───── DOCUMENT EXCERPT

Tag Archives: Pearl Bailey

Norman…Is That You? (1976)

norman is that you

By Richard Winters

My Rating: 4 out of 10

4-Word Review: Gay son comes out.

Ben (Redd Foxx) travels to L.A. to visit his son Norman (Michael Warren) after his wife Beatrice (Pearl Bailey) leaves him for his brother. However, unbeknownst to Ben Norman has come to terms with his closeted homosexuality and is now living with Garson (Denis Dugan). When Ben arrives unannounced Norman tries to keep his gay relationship a secret, but Ben eventually finds out about it and goes on a mission to have him ‘cured’.

The story was originally written as a play, but flopped and ran for only 12 performances in 1970. For whatever reason it was decided 6 years later to revamp the idea, but do it with a black cast instead. However, times have changed and most everything here seems quite dated. The Ben character could easily be considered homophobic by today’s standards and the gay jokes he makes seem out-of-line and even offensive.  The production, which was shot on video and then transferred to film, looks stagy and cheap with ‘the view’ of L.A.’s skyline that can be seen outside Norman’s patio door clearly being a painting. George Schlatter who is best known for producing the 60’s variety TV-show ‘Laugh-In’ makes his one-and-only cinematic directorial effort and is unable to overcome the script’s limitations.

Foxx is the only reason it is even slightly enjoyable. Just watching him walk around with his patented strut is amusing. However, the way he treats Garson simply for being gay is no longer considered funny and I felt the Garson character shouldn’t have put up with half as much as he does. Still, the part where Foxx dreams that he is a gay actor accepting the Academy Award is the film’s best moment.

Dugan plays up the flaming gay character relatively well, but Warren is a weak link as he says his lines like he is reading them off of a teleprompter and shows no emotion or variety of facial expressions. Having Bailey cast as Foxx’s wife seemed inspired, but the character gets wasted in trivial husband-and-wife arguments that knock this thing down to a TV-sitcom level. Jayne Meadows who appears as Garson’s mother is equally wasted and is in only one scene even though the character had great potential especially with the idea of setting her up on a date with Foxx.

There is enough comedic banter to save this from being a bomb, but just slightly. Although it is shown that the parents reluctantly come to terms with their son’s sexuality it still conveys the message that it is ‘okay’ to be openly prejudice towards the lifestyle, which likely could rub most of today’s viewers the wrong way.

My Rating: 4 out of 10

Released: September 29, 1976

Runtime: 1Hour 31Minutes

Rated PG

Director: George Schlatter

Studio: United Artists

Available: VHS, Amazon Instant Video, YouTube

The Landlord (1970)

By Richard Winters

My Rating: 8 out of 10

4-Word Review: In over his head.

Elgar Enders (Beau Bridges) is a spoiled 29 year-old from a wealthy family who is still living at home with his parents in an affluent suburb of New York.  He decides it is time to ‘make his mark’ by purchasing a rundown building housing black tenants in inner-city Brooklyn.  He plans to evict the people and have the structure renovated into a posh flat.  He starts having second thoughts though as he gets to know the people and learns of their struggles.  He begins a relationship with one of the women (Diana Sands) and soon he is working to upgrade the building as well as trying to enlighten his racist, snobbish parents (Walter Brooke, Lee Grant) to embrace the black movement.

──────────
───── RECORDS

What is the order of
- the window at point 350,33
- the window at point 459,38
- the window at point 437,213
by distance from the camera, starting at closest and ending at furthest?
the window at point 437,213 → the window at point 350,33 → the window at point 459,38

──────────

JOBS:
1 - In the film reviews, why does the reviewer call Warren a weak link? Answer in one to three sentences.
2 - Go on with the film reviews from the end of the plot summary of The Landlord.
The material isn't needed for any of this work.

THE ANSWERS:
1 - The reviewer says Warren delivers his lines as if he were reading them off a teleprompter. He also shows no emotion or variety of facial expressions.

2 -
The Enders character is a perfect microcosm to the 70’s period where idealism and efforts to improve inner-city life, as well as some of the harsh realities that came with it, where at an all-time high.  Director Hal Ashby’s first film is full of strong gritty visuals from the rundown, graffiti-laden buildings to the garbage strewn lawns. Everything was filmed on-location and you get a vivid taste of the black experience. It is boosted even more by the detailed cinematography of Gordon Willis, which makes the most of the natural lighting and making you feel like you are right there.   The honest no-holes-barred approach is terrific. It perfectly captures the mood and feel of its era. I was surprised for a first time director, even a really good one like Ashby,  how well-constructed and technically sharp this was, which could have some link to the fact that it was produced by another great director, Norman Jewison, whom I’m sure lent a lot of input.

Initially I found the Elgar character to be off-putting, but that could’ve been intentional.  We first see him sitting on his lawn chair being served a drink by a black servant while talking about his great plan and looking like a spoiled, snot- nosed kid who has been coddled all his life.  The one scene that I remembered from this film when I first saw it over 20 years ago is when he  gets out of his Volkswagen bug to look at the building while wearing a tacky looking Pat Boone white dress suit.  When some of the black men sitting on the building’s front steps tease him a little, he immediately panics and runs eight blocks down the street in terror even though no one was chasing him.  However, he does start to grow on you as the film progresses.  I liked the fact that he faces adversity and is not scared away.  He learns to persist and adapt.  He genuinely starts to care about the people and backs-up what he says to the extent that he single-handedly carries new toilets one-by-one from the hardware store to the apartment building when the plumbing breaks down in an amusing vignette.  He isn’t afraid to tell off his arrogant parents when he needs too and his definition of NAACP is pretty funny.  It is satisfying to see him mature, learning that instituting change is not easy and things are the way they are for a reason.  He eventually is forced to confront his own limitations, but becomes a stronger person for it. This is without a doubt Bridges best performance to date.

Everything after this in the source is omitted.